3.      There is a low probability of full payment of principal.  A margin of $25 million on a $250 million principal payment is skimpy, and in my opinion, decidedly not investment grade.  I assume these aren’t going to be rated, right?

And I have additional data needs:

4.      Who is HHH Capital Management?  It looks like a new firm – do they have the ability to do their part?

5.      I need fees, policy data, and more detailed expected cash flows. Where is Appendix B?

6.      How were the life expectancies calculated?  That’s hard to do right.  Second opinions?

7.      I need actuarial projections, with considerable detail. That would mean a copy of the JJJ review.

8.      Exactly what are the trusts receiving as collateral for the $40 million loan?  Pro-forma financials on the property(ies) to be developed… And, I would need to see the financials of the GGG enterprises.

I think this deal will prove hard to complete.

Postscript: we went further with this group than the other two, but when faced with my data requests, the originator gave up.

After this happened to me, I talked with an investment banker who is local, and has many contacts like mine.  He commented on how small broker dealers get hit up with slick pitches, any one of which if accepted, could destroy the broker-dealer.  The trafficking of blocks of life settlements is endemic, and is a search for what lemming has the lowest discount rate — has mis-estimated the risks.

He also mentioned how these groups toss around big names as those that will buy the senior certificates.  I experienced that myself.  Kuwaiti Investment Authority, indeed.

So, in four months time, I kept my firm from making dumb decisions three times, any one of which might have severely damaged or destroyed the firm.  What did I get get for my efforts?  The best thing of all: gratitude from my bosses, and knowing that I did my best for those that hired me, protecting the interests of all stakeholders of the firm.
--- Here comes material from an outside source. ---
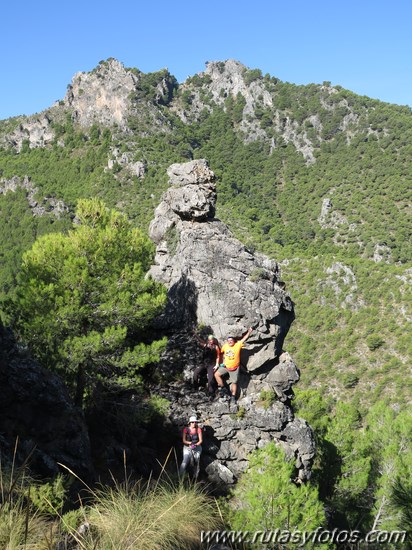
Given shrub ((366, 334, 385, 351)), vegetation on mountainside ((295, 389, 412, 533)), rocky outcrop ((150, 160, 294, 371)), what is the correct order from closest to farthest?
rocky outcrop ((150, 160, 294, 371))
vegetation on mountainside ((295, 389, 412, 533))
shrub ((366, 334, 385, 351))

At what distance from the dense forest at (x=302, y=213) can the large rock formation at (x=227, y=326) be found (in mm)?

Skepticism is a necessary aspect of investing, particularly as the complexity level rises.  Aim for simplicity, and put safety first in your investing.  It is easier to protect value than to try to earn back losses from mistakes.

To phrase it another way — in order to work through these deals, I had to read through over 1000 pages of data.  Don’t let the multiplicity of words dull you to the risks that exist.  Even for small investors I would say avoid complexity.   Where there is complexity, there is a much higher risk of loss, almost always.  Stick to simple investments, and let the complex stuff be bought by experts, who will turn away most of the charlatans.

3 Comments

  • Paul in Kansas City says:

    Great write-up David. Do you have any plans to write about some individual names such as AIZ, ACE, XL, TRV, etc? (I own the first three). Your my go to guy for understanding the insurance space! Your views on the sector in general are always helpful; and it would be helpful to know your opinion on how the market is valuing these companies in general; earnings? asset valuation? etc. Have a great weekend and I’m looking forward to where you end up working! Thanks David

  • RedSt8r says:

    @DM
    How do these people get their original money? Project 2 paid top management $5mm in 2008! Your comment, “Why are we the lucky ones?” echoes a reply I made to a phone sales pitch to buy oil/gas leases. I told the caller that by the time they got down to me there wouldn’t be anything left to get. I never got a second call.

    Great advice to skip complexity.

  • gregorywaters says:

    Your observations are spot-on with regard to the schemes that you describe utilizing life settlements, but .. there is a prudent and attractive manner to invest in this non-correlated asset class, particularly if you are aligned with a tier one, regulated originator and manager of life settlements.